飼育するはなし。

take 1

___メモの端切れ。

わたしは忘れちゃうけど、彼はぜんぶ覚えててくれる。

だからたいせつにしてね。



ひなみはファイルの最後に貼られたそれに首を傾げる。

「ひな?」

長い睫毛、白く透き通る肌、窓から射し込む陽の光にきらきら輝くアッシュブラウンの髪が柔らかい。

「きょうちゃん。」

京介の頬に触れる、添わせるようにして耳を愛撫する。

「きょうちゃん。変なゆめみた。」

猫を彷彿させる大きく鋭い瞳が京介の瞳を刺す。

「ひな…っ、耳だめ…。」

「きょうちゃん、おはよ。よく寝れた?」

ひなみの青白い手が離れ、京介は寂しげに視線を落とす。

「うん、ごはんたべよ?」

「ん。」

ひなみは冷めたスクランブルエッグを厚さ3cmのフランスパンに乗せて蜂蜜をかける。

「それおいしいの?」

無感動に見開かれた大きな瞳がじっと京介を見返す。そしていつも通りゆっくりと口角をあげて首を傾げる。

咀嚼し、嚥下する。

京介にはその時間が永遠のように感じられた。

「おいしい。きょうちゃん、ありがと。」

「ん。そう?」

「ごちそうさま。」

ひなみは席を立ち、京介の後ろに回ると愛おしそうに頬を撫でる。柔らかい頬に強く指を立てて、存在を確かめる、痛い。

指に伝わる熱に満足した彼女はアッシュブラウンの髪に頬を擦り寄せる。

「あいしてるよ、きょうちゃん。」



___ひと通り家事をこなした京介がひと息つく頃、支度を終えたひなみが部屋から出てくる。
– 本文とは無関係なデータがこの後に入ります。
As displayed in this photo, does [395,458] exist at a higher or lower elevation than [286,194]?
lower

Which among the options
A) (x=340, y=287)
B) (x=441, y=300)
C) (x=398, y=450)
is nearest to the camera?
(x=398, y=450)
いつもきっかり同じ時間に支度を終え、寸分違わず同じ日常を繰り返す彼女。

「いってきます。きょうちゃん。」

彼女は妻ではないし、まして恋人ですらない。

「いってら。」

京介の心を見透かしたように玄関で立ち止まり京介を凝視する。そしてゆっくりと口角を上げ、首を傾げる。

「…ひな!」

「……ちゃんと、かえってきて。」

「お願い。」

不安と緊張から声が震え、恥じらいから視線が泳ぐ。

「帰ってくるよ、お留守番ちゃんとできたらご褒美あげちゃう。」

「…うん。」

この時間、京介は決まって強い不安に襲われる。
昨日と同じ会話、同じ時間、扉の閉まる音。

そして外鍵の掛かる音。

彼女は妻ではない、まして恋人ですらない。
愛を囁かれてもキスはされたことがない。
体を重ねることもない。

彼女の匂いが残るブランケットを抱き寄せる。
いつも食事のときに体にかけており、なぜか洗濯されるのを嫌がった。

「ひな…」

彼女に寄せるこの感情が恋慕なのか、依存なのか、はたまた主人への敬愛なのか京介には判断できなかった。